InterviewCommunity Development Field

Interview with Shelley Poticha, Director of Office of Sustainable Housing and Communities

Shelterforce speaks with Shelley Poticha, director of HUD's Office of Sustainable Housing and Communities, about implementing sustainable policy at the federal level while encouraging local innovation, keeping down the cost of green housing, and effecting change while dealing with federal government bureaucracy.

Shelley Poticha Portrait

Sustainability is commonly viewed as the confluence of social, environmental, and economic policy. At HUD, you oversee the HUD-DOT-EPA Partnership for Sustainable Communities, which, at least on the surface, addresses the policy end of sustainability. Talk about the heavy lifting involved in interagency work.

This year, the Partnership for Sustainable Communities celebrated its second birthday and we’re really quite pleased with the enthusiasm that our respective agencies have brought to this partnership. We started out with HUD Secretary Shaun Donovan, DOT Secretary Ray Lahood, and EPA Commissioner Lisa Jackson to discuss six livability principles we’ll tell our staff, and figure out ways to infuse these in all of our work, and work together.
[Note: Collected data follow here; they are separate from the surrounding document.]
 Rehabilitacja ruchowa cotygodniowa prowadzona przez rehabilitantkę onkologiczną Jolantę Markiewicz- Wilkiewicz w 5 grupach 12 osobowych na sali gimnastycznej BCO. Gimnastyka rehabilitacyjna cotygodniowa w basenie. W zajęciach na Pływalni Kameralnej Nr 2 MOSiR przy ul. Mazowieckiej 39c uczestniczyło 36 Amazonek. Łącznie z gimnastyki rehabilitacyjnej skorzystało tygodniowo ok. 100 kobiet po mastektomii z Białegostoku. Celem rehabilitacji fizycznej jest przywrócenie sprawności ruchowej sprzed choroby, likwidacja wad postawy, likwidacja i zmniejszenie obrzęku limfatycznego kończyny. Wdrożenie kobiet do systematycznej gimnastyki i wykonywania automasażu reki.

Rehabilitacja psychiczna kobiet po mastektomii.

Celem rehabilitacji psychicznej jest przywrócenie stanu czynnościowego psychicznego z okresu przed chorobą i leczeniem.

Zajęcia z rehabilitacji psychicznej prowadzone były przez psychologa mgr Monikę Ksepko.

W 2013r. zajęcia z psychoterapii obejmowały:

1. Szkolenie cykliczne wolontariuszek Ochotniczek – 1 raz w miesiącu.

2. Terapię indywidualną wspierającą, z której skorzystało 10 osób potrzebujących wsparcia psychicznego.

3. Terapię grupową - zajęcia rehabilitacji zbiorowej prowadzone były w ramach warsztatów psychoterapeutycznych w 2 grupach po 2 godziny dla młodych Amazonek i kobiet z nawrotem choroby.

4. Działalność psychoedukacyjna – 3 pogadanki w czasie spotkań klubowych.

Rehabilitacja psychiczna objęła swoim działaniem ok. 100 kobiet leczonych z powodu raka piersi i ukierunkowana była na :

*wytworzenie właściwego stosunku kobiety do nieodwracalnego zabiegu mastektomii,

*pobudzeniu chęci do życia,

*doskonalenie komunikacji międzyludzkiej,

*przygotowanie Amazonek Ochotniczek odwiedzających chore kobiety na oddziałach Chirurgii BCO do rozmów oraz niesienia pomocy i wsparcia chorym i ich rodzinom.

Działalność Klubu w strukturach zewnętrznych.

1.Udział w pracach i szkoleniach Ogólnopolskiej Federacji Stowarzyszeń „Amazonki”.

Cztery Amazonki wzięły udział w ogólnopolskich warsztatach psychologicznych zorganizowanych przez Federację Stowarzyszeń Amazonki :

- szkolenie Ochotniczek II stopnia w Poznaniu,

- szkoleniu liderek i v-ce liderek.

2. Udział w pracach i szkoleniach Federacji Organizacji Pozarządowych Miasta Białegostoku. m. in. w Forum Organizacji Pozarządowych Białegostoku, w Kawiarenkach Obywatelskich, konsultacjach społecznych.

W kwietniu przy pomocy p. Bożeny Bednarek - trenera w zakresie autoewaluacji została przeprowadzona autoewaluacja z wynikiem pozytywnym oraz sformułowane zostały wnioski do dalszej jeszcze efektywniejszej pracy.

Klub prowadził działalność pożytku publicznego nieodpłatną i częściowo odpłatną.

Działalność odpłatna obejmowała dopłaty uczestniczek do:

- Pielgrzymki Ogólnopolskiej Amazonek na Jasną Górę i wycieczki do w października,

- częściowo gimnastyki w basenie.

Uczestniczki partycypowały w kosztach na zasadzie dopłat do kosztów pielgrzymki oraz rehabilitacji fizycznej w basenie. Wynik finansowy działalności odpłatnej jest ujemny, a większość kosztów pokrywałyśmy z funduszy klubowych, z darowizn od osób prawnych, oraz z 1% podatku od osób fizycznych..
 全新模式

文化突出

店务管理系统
Of course, that’s not the way that the federal government has traditionally worked, and we had to begin with this remedial set of discussions to educate ourselves about what each of us does; how our agencies work; where our policies might align.

There was a lot of confusion around why each agency takes on different practices. For example, one of the things we’ve placed a very high priority on is removing barriers to collaboration and aligning funding, because at the local level, a mayor or a developer isn’t thinking about just a street — they’re thinking about a neighborhood or a district where they’re trying to revitalize something and it includes both the building and the street. Early on, we figured out that HUD had practices in place that made it virtually impossible for a property owner who had used EPA money to clean up a contaminated site to then go forward and apply to HUD for funding for affordable housing! Yet, we want land to be recycled, and we want housing in cities where those polluted sites often are. So, we’ve now vastly simplified the system so that a certification from EPA that says the land has been cleaned for residential standards is immediately used by HUD to accept the property as clean.

Another example: DOT had rules in place that said that you couldn’t enter into a local hiring agreement for the construction of transportation projects. Now, this is a long-standing issue that actually began with the creation of the Federal Highway system that was well intended and designed to make sure there wasn’t a lot of local graft. But HUD’s funding, particularly through our formula funds for Community Development Block Grants, requires local hiring as contract provisions! And so, cities were coming to us saying “Look, we can’t put our CDBG money together with our highway money to make a new street because of this little difference in your contracting procedures.” As a result, we’ve created a waiver system so that if a community wants to combine funding from both agencies, all they have to do is get a one-page paper signed and you’re done. You can now do it.

These are things that aren’t that sexy, but they’re really important when our job is about making it possible for communities to do the kind of innovative work that we know they want to do.